Lucine’s SWISS CHARD LENTIL SOUPPrep time: 20 mins. Cooking time: 1 hour
Ingredients:1/3 cup brown lentils, picked over and rinsed
6-8 cups chicken broth (can mix with beef broth)
3 tablespoons vegetable oil
1 large white onion, finely chopped
3 cloves garlic, chopped
4 medium carrots, diced
2 cans chickpeas, drained and washed
1 pound Swiss chard, washed, stemmed and chopped
1 tablespoon ground coriander
1 teaspoon allspice
1 teaspoon salt to taste
Dash of red wine vinegar
1) Place lentils in a large saucepan (12" diameter x 6" high). Add broth, bring to boil, and cook over medium heat for 15 mins.
2) Heat oil in skillet, saute onion and garlic until onion is transparent. Add lentils with carrots and chickpeas. Stir to combine, cover and cook over medium-low heat 15 mins or until tender. Add Swiss chard, coriander, allspice, salt and red wine vinegar. (You may want to add the chard gradually so that it wilts first and gives you room to add more.) Cook 5-7 mins. Adjust seasoning by tasting and serve hot with lemon juice or wedges squeezed over soup.

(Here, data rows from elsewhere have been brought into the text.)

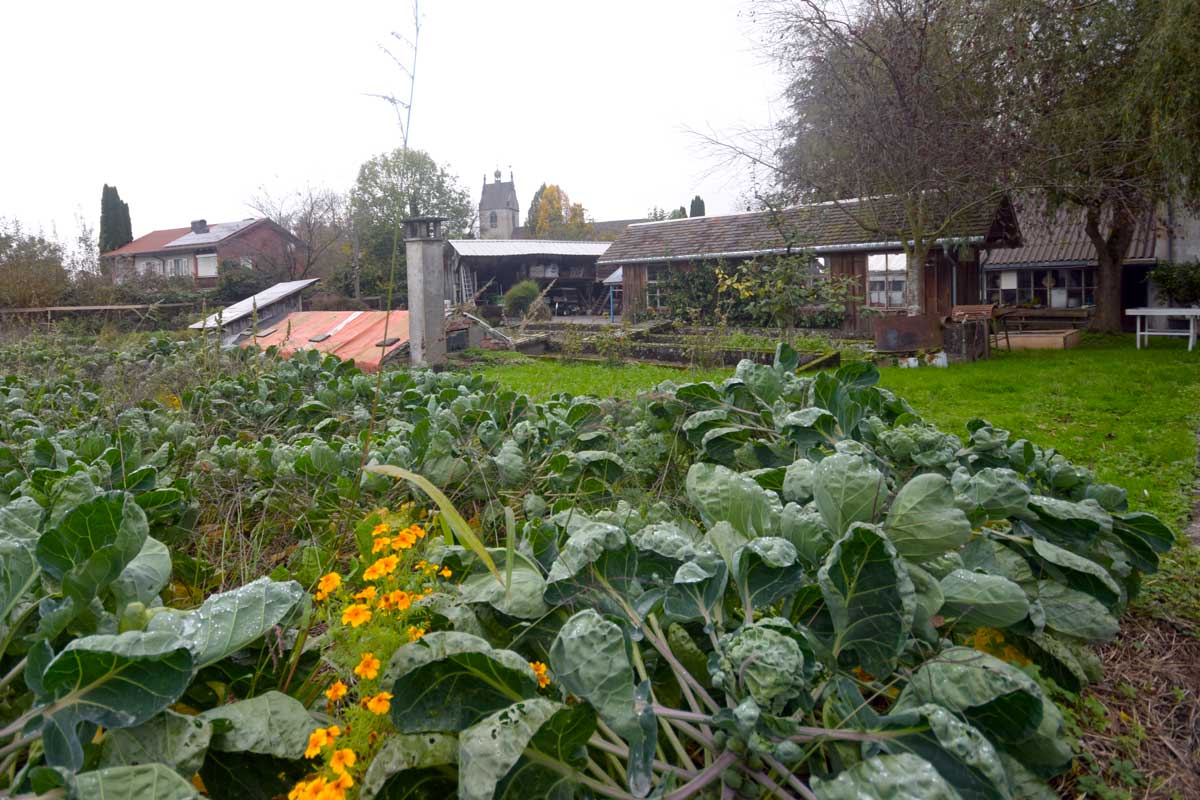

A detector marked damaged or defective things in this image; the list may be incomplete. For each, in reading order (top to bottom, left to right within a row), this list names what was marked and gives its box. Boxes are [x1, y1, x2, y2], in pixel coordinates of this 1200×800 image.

rusty red roof panel [244, 312, 412, 376]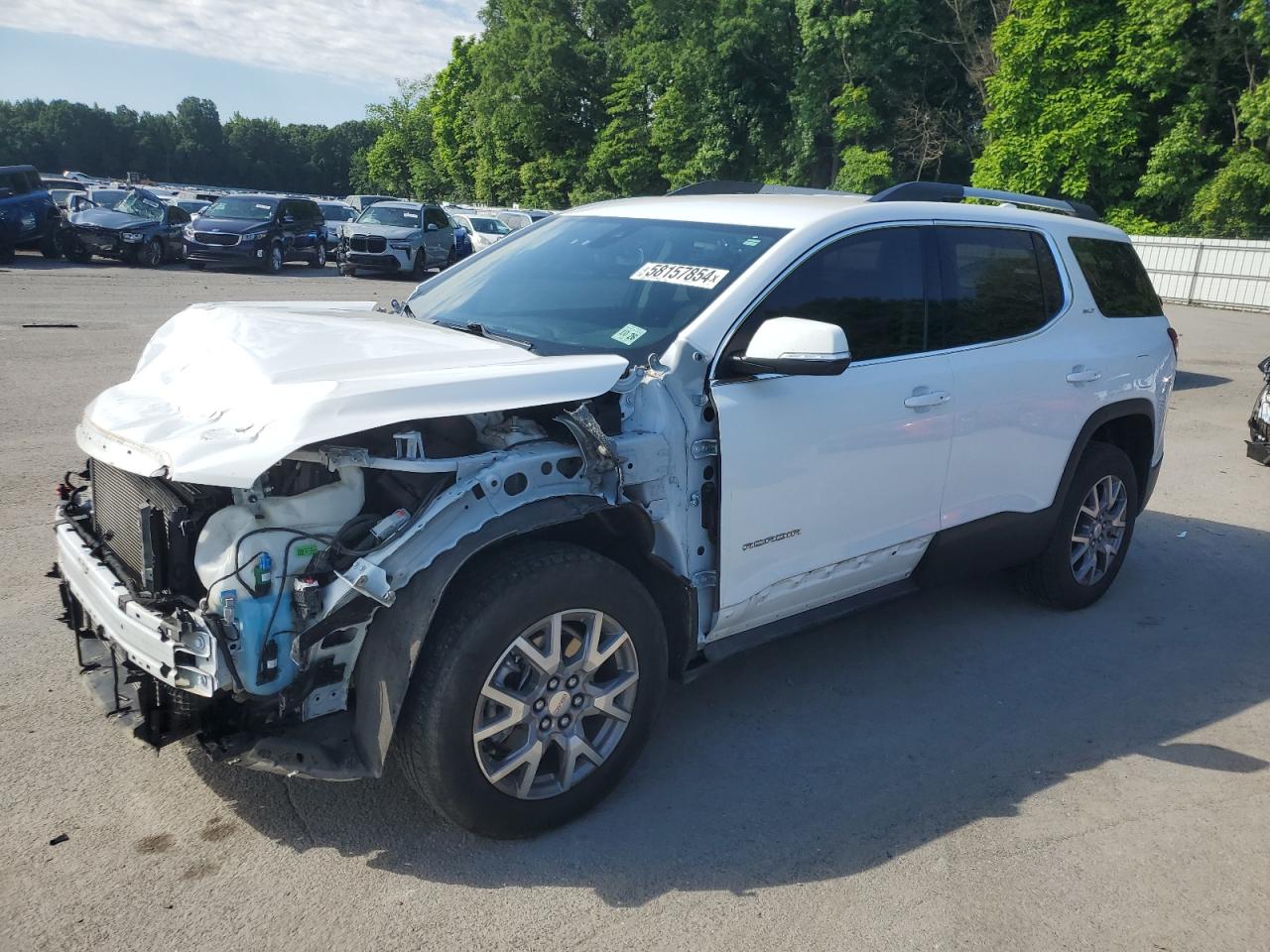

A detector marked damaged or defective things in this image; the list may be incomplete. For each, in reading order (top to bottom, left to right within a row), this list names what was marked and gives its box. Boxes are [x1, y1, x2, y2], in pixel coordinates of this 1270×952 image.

crushed hood [76, 299, 627, 492]
severe front damage [52, 299, 714, 781]
damaged vehicle [55, 180, 1175, 833]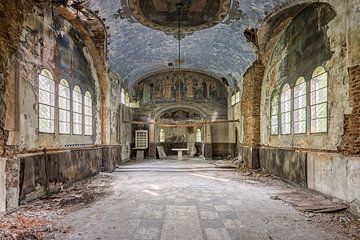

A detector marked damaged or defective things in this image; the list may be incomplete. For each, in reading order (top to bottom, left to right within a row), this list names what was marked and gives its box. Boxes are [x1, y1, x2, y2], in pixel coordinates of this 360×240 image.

peeling plaster wall [4, 5, 101, 149]
peeling plaster wall [260, 2, 350, 150]
cracked floor [51, 159, 354, 240]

|Swiss chard lentil soup made in The Armenian Kitchen|
- ½ cup lentils instead of 1/3 cup
- Olive oil instead of veg. oil
- 1 can chickpeas instead of 2
- ½ tsp. salt instead of 1 tsp.
- ¼ + cup lemon juice instead of dash of red wine vinegar
- a blend of 3 cups lamb broth (which I had in the freezer) plus 1 (32-oz) box low- sodium chicken broth
|Sautéeing the veggies and spices|
|Adding the lentils to the broth|
Then I added the onion mixture, chick peas, lemon juice and the chard – one handful at a time, adding more as the chard wilted. I let it cook for about 20-30 minutes on medium - low heat with the pot partially covered. Added water as broth evaporated.
|Adding the chard a little at a time|
This soup is certainly a healthy, hearty, one-pot meal. Thanks, Lucine!